"""

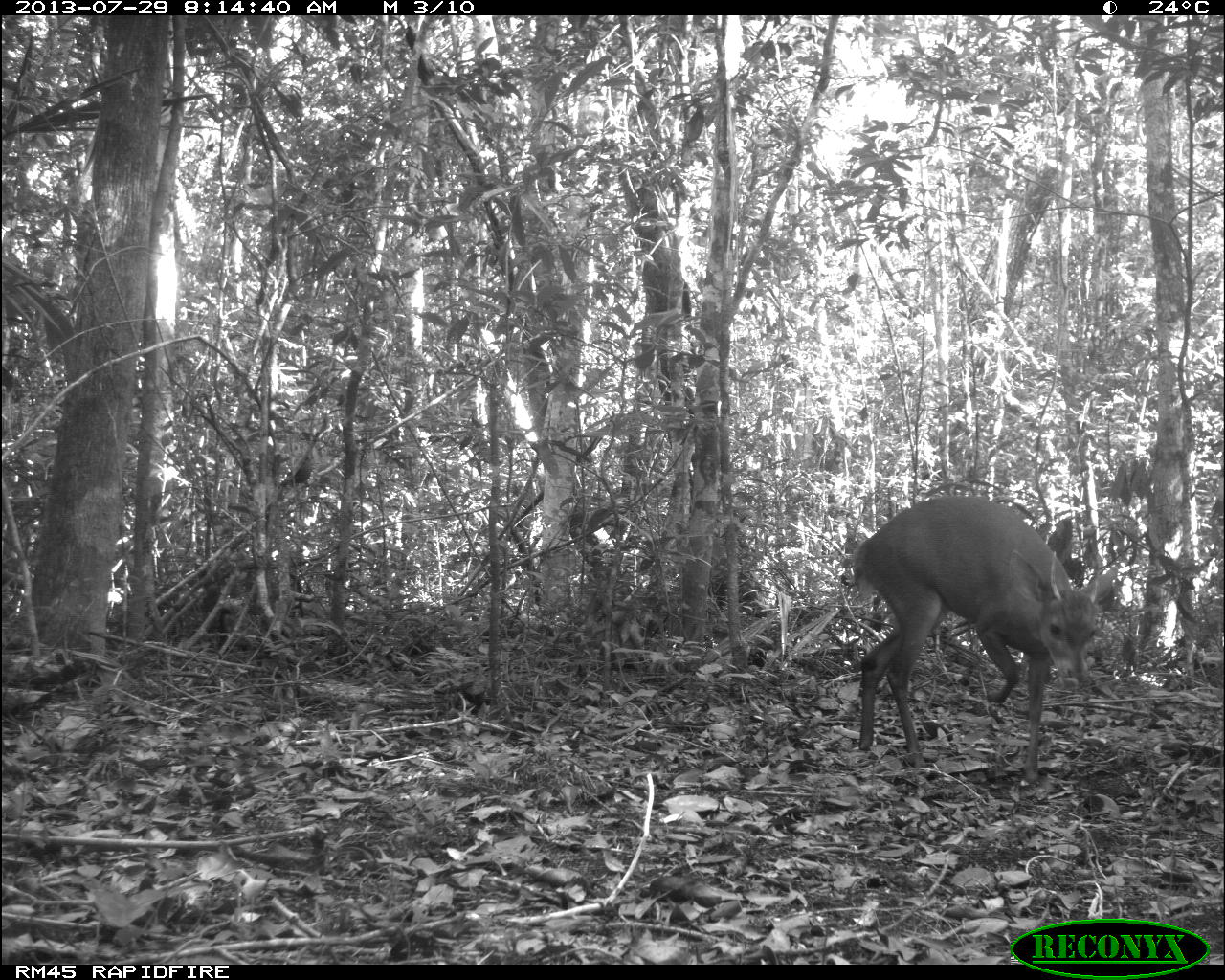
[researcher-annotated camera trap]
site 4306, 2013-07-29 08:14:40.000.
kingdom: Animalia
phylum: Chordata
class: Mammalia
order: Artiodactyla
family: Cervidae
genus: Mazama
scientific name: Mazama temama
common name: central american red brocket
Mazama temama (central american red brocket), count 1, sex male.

"""

# Required action:
Leaving out only the pictures, reproduce the listing exactly.

# Completed task:
[researcher-annotated camera trap]
site 4306, 2013-07-29 08:14:40.000.
kingdom: Animalia
phylum: Chordata
class: Mammalia
order: Artiodactyla
family: Cervidae
genus: Mazama
scientific name: Mazama temama
common name: central american red brocket
Mazama temama (central american red brocket), count 1, sex male.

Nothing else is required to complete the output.